- _ARTICLE_
Posted By Cliff Tuttle | July 29, 2012

No. 894

On July 26, 2012, the Pennsylvania Commonwealth Court decided a Constitutional challenge to Act 13, the latest legislative attempt to regulate the booming oil and gas industry.  By a 4-3 vote it found certain provisions of the statute unconstitutional. See Robinson Township et al. v. Commonwealth, No. 248 MD 2012, not yet found in the Atlantic Reporter.  A link to the slip opinion has been provided at the bottom of this post.

The Governor promptly announced that the Commonwealth will appeal to the Supreme Court.  This would seem to be an appeal that the Supreme Court is likely to accept.

The challenge came from a group of municipalities and related parties who view Act 13 as an infringement upon zoning power, conferred by the Municipal Planning Code.

- _GIVEN DATA_
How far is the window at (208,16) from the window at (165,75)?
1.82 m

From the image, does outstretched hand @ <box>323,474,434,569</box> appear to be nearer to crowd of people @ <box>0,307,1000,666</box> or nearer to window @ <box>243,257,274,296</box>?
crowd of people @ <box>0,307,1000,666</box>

- _JOB_
Reproduce word for word the part of the post about the Act 13 ruling from "Posted By Cliff" up to and including "likely to accept.".

- _THE RESULT_
Posted By Cliff Tuttle | July 29, 2012

No. 894

On July 26, 2012, the Pennsylvania Commonwealth Court decided a Constitutional challenge to Act 13, the latest legislative attempt to regulate the booming oil and gas industry.  By a 4-3 vote it found certain provisions of the statute unconstitutional. See Robinson Township et al. v. Commonwealth, No. 248 MD 2012, not yet found in the Atlantic Reporter.  A link to the slip opinion has been provided at the bottom of this post.

The Governor promptly announced that the Commonwealth will appeal to the Supreme Court.  This would seem to be an appeal that the Supreme Court is likely to accept.